-- Start of Excerpt --

The oyster beds on the north of Bahrain were the centre of a natural pearl fishery that dominated the Arabian Gulf from at least the 3rd century BC until the early 20th century. Exploding demand for pearls beginning in the 19th century produced a single product economy in Bahrain, centred in its then capital and the capital of Arabian Gulf pearling, Muharraq.
Pearl exports contributed three quarters of Bahrain’s total exports in 1877, with most destined for Bombay, Persia and Turkey. Europe emerged as a major direct market for Bahrain’s pearl exports following the turn of the century, and by 1904-05 an estimated 97.3 per cent of the Gulf’s turnover in pearls was traded through Bahrain. The value of Bahrain’s pearl exports increased six fold between 1900 and 1912, when Indian merchants were joined in Bahrain by others from Paris, London and New York, all vying to secure the finest pearls at source.
Bahrain’s annual pearl fishery was a community-wide endeavour: from pearling merchants, divers and dhow captains to boat builders, timber merchants and general goods suppliers, nearly every profession found in Muharraq city existed to serve the pearling economy.
The pearling economy reached its apex in 1911-12, after which a series of catastrophes including wars, price crashes, the arrival of cheap cultivated pearls, the Wall Street crash and its impact on the market for luxury goods, and riots by divers aggrieved at the loss of income, all led to the decline in the 1930s and ultimately total collapse of the industry by 1950.
Pearl jewellery has been an object of intense desire since ancient times. Pierced pearls as items of jewellery dating to around 5,000 BC have been found at coastal sites in the Arabian Gulf region.
The enduring allure of lustrous natural pearls and pearl jewellery is unmatched. Natural pearl necklaces and earrings are depicted in the works of the Renaissance masters, and the use of natural pearls as ornaments in crowns and tiaras, hair adornments and brooches through the ages illustrate their universal appeal. Siyadi Shops, owned by Siyadi family who were famous for pearl merchandise, were the centre for production and sale of pearl jewellery in Bahrain during the pearling era.
Up until the turn of the 20th century, most Bahrain pearls were exported to Bombay, where they were classed, matched and drilled before being resold. Later leading French, British and American jewellers began to visit Bahrain to secure the finest pearls at source. Among them was Jacques Cartier, who visited Bahrain to select natural pearls for his exceptional jewellery, initiating a relationship between Cartier and Bahrain that endures to this day. The Pearl Museum, which will be hosted in Siyadi Majlis, will showcase a selection of jewellery pieces, including Bahraini pearls on a long-term loan from Cartier’s archival collection, alongside historic and contemporary pearl jewellery from Bahrain.

-- End of Excerpt --

Parts of the exercise
1. Copy the text on Bahrain's pearling history, starting with "The pearling economy reached" and going on through "industry by 1950.".
2. According to the text on Bahrain's pearling history, what share of the Gulf's pearl turnover was traded through Bahrain by 1904-05?
The lines that come next have no connection to the text on Bahrain's pearling history.

-- Start of Information supplied --

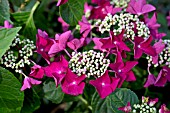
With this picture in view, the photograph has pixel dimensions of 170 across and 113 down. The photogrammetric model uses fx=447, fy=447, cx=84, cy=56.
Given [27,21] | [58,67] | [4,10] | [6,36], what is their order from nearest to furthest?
[6,36]
[58,67]
[4,10]
[27,21]

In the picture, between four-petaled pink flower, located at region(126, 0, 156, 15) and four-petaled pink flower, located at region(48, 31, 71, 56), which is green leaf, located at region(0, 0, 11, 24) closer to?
four-petaled pink flower, located at region(48, 31, 71, 56)

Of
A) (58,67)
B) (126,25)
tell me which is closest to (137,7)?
(126,25)

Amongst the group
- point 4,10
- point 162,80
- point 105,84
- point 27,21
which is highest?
point 4,10

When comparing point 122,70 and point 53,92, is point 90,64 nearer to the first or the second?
point 122,70

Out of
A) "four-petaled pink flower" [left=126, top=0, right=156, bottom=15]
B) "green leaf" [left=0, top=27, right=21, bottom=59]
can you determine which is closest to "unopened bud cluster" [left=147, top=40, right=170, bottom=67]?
"four-petaled pink flower" [left=126, top=0, right=156, bottom=15]

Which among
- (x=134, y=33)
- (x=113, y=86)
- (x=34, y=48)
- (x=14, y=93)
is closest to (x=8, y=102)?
(x=14, y=93)

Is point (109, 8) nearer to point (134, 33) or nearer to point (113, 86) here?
point (134, 33)
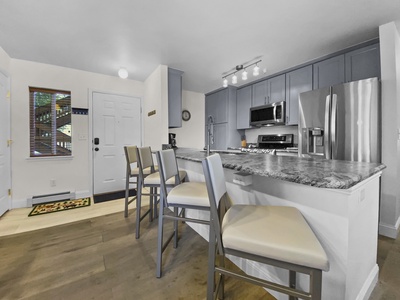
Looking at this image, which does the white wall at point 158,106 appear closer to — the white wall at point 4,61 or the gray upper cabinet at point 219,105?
the gray upper cabinet at point 219,105

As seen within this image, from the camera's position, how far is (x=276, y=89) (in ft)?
11.4

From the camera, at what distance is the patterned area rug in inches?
104

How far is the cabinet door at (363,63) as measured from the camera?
227 cm

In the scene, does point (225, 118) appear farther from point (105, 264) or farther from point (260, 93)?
point (105, 264)

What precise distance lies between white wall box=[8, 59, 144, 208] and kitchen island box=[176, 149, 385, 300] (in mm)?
3370

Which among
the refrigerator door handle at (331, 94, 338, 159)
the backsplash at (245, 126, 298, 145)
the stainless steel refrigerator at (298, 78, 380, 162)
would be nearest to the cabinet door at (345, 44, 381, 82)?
the stainless steel refrigerator at (298, 78, 380, 162)

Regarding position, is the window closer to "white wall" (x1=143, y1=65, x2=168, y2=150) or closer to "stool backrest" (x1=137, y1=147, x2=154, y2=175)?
"white wall" (x1=143, y1=65, x2=168, y2=150)

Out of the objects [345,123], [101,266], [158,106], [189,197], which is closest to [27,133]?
[158,106]

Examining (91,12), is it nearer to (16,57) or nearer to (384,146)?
(16,57)

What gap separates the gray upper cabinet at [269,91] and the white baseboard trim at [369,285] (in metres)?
2.86

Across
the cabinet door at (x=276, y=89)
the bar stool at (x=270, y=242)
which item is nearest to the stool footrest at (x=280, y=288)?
the bar stool at (x=270, y=242)

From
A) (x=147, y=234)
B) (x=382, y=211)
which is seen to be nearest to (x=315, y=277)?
(x=147, y=234)

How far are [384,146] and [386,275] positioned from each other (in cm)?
137

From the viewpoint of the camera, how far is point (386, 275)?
134cm
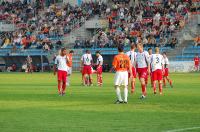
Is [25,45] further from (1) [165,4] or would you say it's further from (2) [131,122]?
(2) [131,122]

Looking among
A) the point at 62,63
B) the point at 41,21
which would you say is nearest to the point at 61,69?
the point at 62,63

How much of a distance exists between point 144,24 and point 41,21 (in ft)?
52.2

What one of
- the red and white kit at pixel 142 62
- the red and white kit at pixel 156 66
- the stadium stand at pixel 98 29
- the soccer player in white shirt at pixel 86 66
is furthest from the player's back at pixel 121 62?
the stadium stand at pixel 98 29

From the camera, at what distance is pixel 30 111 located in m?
21.2

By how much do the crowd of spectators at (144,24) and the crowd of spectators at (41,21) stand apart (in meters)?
3.16

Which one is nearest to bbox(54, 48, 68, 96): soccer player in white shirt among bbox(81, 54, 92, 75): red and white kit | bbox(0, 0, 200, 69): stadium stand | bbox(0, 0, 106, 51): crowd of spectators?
bbox(81, 54, 92, 75): red and white kit

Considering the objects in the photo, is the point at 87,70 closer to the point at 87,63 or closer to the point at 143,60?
the point at 87,63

-- End of Information supplied --

Per-task outputs
1.
The pearling economy reached its apex in 1911-12, after which a series of catastrophes including wars, price crashes, the arrival of cheap cultivated pearls, the Wall Street crash and its impact on the market for luxury goods, and riots by divers aggrieved at the loss of income, all led to the decline in the 1930s and ultimately total collapse of the industry by 1950.

2. An estimated 97.3 percent.